There’s a beautiful moment of comeuppance for George at the hands of Barry. The two men plus Deborah and Viv are playing cards, and George just endlessly talks, trying to pose as a witty and erudite member of the party. He relates a story about a man who didn’t take risks at the table during a card game and died a chronic masturbator alone in his basement. Maurice seizes upon how George couldn’t know any of this and in quick detail points out the deep flaws in the story. What seems like a victory for Maurice devolves into a defeat when Deborah and Viv turn the conversation onto why Maurice can’t complete his next book (“You get bogged down in the details”). This turn from triumph to failure is woven throughout Flowers, it’s the root of the pathos and the humor, and is why the series is so odd and extremely British.

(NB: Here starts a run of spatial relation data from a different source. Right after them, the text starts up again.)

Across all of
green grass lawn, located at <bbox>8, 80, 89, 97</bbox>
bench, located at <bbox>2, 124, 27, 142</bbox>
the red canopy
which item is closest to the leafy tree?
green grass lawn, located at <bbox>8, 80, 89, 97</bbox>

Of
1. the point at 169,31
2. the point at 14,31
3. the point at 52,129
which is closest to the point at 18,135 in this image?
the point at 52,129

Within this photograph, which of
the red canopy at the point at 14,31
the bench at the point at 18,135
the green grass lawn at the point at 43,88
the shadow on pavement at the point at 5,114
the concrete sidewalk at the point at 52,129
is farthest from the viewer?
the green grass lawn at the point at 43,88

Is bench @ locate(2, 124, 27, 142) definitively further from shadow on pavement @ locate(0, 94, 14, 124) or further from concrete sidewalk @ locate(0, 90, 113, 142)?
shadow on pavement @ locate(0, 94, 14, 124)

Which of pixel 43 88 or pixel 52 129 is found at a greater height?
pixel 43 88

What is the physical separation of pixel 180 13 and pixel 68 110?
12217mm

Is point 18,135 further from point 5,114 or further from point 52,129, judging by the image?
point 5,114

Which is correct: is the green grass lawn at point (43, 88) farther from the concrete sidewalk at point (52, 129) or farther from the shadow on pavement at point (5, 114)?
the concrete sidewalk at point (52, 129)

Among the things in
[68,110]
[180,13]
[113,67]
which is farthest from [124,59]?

The most exciting relationship being developed in Flowers is the one between Maurice and Amy. We haven’t seen much interaction between the two until this third installment. I suspect Maurice is not the only member of the family to suffer from depression and mental illness. Amy is incredibly reclusive and suffers from obsessive compulsions. Her art. Her music. Abigail. These things consume her to the degree that verges on becoming unhealthy. Remember Maurice’s comment to Donald in episode one to make sure Amy was eating. Amy confides in her father with a poem written to Abigail which serves as a coming out to her father. He expresses that this is because she trusts him more than Deborah, but Amy squashes that by stating her mother would turn it into a huge thing. However, this moment is critical because it leads to Maurice finally telling the truth to Amy about Nana, the noose, and what happened.